Orlando Zapata, la última mentira contra Cuba


Armando Unsain
Rebelión

A pesar de sus tan solo mil doscientos cincuenta kilómetros de punta a punta, Cuba recibe la atención mediática digna de todo un gigante. Las multinacionales de prensa se vuelcan en un nuevo ataque contra Cuba. Hace un mes el motivo fue que se negara la entrada a Cuba al eurodiputado del Partido Socialista Español, Luis Yañez. Hoy es la muerte de Orlando Zapata. Estas situaciones no son nuevas para el pueblo cubano que se ha visto, desde hace más de medio siglo, sometido a una constante campaña de desprestigio contra su soberanía y su libertad. La media occidental no se inmutó cuando le fue denegada la visa de entrada a España a Rodolfo Alarcón, viceministro cubano de Educación, con motivo de una conferencia universitaria a la que fue invitado. Alarcón no venia a España a reunirse con líderes de Al Qaeda o de ETA, grupos armados que han ocasionado la muerte a cerca de 1.000 ciudadanos españoles. Pero Rodolfo Alarcón es sólo uno más de los miles de cubanos a los que el Gobierno español les deniega la visa de forma sistemática y silenciosa. No tengo la estadística del número de españoles a los que se les deniega su visado para entrar en Cuba, pero la comparativa seria muy interesante. El motivo de la visita del señor Luis Yáñez era reunirse con individuos que son financiados por Estados Unidos, país que ha causado la muerte a más de 3.500 ciudadanos cubanos y ha ocasionado daños materiales y económicos valorados en más de 93.000 millones de dólares.
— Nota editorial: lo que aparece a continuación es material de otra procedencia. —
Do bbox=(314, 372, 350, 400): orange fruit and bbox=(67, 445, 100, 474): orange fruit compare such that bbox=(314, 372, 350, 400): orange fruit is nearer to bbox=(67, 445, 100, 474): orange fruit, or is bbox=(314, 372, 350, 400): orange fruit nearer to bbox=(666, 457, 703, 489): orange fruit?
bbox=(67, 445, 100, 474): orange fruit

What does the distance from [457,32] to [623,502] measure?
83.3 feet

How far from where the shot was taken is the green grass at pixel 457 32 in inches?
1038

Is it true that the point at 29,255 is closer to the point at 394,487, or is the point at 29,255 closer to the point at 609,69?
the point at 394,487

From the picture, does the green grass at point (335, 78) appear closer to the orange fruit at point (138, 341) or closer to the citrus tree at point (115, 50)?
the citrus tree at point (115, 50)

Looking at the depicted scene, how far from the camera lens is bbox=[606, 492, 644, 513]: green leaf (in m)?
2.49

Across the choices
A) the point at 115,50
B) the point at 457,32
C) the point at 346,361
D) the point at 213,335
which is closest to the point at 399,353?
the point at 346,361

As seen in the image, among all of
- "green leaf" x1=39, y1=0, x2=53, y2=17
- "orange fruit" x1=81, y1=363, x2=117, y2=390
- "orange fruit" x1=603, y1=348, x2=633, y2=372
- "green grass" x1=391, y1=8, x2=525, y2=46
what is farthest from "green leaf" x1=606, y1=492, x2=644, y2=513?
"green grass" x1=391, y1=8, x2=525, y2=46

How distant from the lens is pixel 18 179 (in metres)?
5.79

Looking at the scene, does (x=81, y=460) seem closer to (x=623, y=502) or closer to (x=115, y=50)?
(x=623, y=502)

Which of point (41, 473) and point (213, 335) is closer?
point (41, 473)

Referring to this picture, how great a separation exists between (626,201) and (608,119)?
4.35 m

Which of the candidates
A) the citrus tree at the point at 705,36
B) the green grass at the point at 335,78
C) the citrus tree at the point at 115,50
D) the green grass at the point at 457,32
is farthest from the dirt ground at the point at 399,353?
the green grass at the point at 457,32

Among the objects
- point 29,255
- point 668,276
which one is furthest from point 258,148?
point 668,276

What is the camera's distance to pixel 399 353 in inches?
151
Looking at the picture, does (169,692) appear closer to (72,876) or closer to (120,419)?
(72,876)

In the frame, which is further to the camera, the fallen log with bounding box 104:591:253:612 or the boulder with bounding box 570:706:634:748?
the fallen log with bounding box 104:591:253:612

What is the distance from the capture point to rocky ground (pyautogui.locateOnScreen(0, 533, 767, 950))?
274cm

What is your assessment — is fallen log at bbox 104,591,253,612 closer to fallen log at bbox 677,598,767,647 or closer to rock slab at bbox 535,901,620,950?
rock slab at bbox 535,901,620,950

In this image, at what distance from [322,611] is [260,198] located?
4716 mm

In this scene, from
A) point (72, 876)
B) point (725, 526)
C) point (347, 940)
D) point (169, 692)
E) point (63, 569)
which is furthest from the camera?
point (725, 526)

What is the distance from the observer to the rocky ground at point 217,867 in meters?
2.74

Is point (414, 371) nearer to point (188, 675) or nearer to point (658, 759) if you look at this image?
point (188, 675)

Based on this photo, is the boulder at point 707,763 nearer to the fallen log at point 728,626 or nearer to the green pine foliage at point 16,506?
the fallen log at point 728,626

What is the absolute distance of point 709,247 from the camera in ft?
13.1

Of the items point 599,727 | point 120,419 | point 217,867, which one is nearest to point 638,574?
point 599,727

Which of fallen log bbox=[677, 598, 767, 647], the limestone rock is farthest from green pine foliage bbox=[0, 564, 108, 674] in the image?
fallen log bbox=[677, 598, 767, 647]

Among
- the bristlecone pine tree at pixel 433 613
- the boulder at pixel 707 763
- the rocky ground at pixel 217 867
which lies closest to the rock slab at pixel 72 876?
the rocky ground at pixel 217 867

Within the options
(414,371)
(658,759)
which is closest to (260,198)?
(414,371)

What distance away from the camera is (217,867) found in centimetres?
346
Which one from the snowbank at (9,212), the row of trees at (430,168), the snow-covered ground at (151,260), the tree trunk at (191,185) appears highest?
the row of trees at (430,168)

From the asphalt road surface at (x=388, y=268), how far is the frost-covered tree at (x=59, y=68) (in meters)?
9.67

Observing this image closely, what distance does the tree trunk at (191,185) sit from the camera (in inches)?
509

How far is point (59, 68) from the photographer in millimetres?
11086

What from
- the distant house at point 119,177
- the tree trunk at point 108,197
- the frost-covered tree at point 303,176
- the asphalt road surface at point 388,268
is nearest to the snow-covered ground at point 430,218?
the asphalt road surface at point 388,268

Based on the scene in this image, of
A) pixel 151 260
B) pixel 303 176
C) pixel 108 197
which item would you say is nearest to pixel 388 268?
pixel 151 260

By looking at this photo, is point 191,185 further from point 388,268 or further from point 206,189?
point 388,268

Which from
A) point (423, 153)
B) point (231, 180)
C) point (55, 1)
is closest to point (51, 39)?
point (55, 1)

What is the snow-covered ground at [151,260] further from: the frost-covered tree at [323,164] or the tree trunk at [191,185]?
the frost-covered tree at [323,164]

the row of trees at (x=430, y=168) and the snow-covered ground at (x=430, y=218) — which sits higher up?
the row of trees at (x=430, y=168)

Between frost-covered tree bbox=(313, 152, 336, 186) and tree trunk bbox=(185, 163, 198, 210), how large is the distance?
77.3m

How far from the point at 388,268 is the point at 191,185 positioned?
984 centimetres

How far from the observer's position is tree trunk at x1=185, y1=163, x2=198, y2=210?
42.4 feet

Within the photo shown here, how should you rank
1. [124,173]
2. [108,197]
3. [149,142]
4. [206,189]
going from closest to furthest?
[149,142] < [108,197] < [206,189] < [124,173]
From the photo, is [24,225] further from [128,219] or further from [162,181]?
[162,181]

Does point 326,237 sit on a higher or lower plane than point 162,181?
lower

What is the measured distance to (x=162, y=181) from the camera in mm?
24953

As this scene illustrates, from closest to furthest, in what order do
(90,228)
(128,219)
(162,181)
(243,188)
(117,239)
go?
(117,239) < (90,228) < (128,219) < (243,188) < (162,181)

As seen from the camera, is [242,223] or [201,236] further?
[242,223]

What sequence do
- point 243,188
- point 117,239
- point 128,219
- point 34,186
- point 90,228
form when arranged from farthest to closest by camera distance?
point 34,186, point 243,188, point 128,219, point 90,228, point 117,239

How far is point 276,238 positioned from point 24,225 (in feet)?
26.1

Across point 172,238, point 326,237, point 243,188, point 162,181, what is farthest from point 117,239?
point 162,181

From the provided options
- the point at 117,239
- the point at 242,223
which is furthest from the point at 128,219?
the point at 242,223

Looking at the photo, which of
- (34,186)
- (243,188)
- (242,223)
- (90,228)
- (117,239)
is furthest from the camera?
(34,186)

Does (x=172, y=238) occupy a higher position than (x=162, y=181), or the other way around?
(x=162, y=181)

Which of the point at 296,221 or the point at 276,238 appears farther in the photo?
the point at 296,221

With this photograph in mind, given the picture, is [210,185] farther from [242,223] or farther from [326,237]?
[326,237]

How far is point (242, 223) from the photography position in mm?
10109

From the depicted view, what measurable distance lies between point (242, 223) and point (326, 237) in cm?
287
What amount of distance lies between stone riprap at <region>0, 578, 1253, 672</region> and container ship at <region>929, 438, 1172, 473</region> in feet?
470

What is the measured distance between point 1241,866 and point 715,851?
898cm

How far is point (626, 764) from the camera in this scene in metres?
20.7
En 2008 el gasto total del Gobierno estadounidense, dedicado a promover la disidencia y la subversión contra el Gobierno cubano ascendió a la suma total de 80 millones de dólares. Parte de los cuales han sido entregados por los exiliados cubanos, que representan el brazo más fascista del Congreso de los Estados Unidos y que aportan el 15% de la suma total de dólares que se desempeña para las campañas electorales, con motivo de su gran acto circense al que califican como elecciones democráticas. Estos demócratas tan perseguidos por la “dictadura castrista” curiosamente pasean tranquilamente por la isla, dan conferencias sobre derechos humanos y se sientan en las terrazas de lujosos hoteles a defender generaciones perseguidas por la “malvada revolución”.

Pocos son los ciudadanos estadounidenses o europeos que conocen la escalofriante cifra de cubanos que han sido asesinados por el imperialismo o el coste económico y humano que ha supuesto el bloqueo para Cuba. Pero muchos son los que hoy conocen el nombre de Orlando Zapata gracias a la política estadounidense y europea contra Cuba, que como muy bien definió el Jefe del Departamento de Estado, el Señor I:D Mallory: “Debe utilizarse cualquier medio concebible para debilitar la vida económica de Cuba… a fin de causar hambre, desesperación y el derrocamiento del gobierno”.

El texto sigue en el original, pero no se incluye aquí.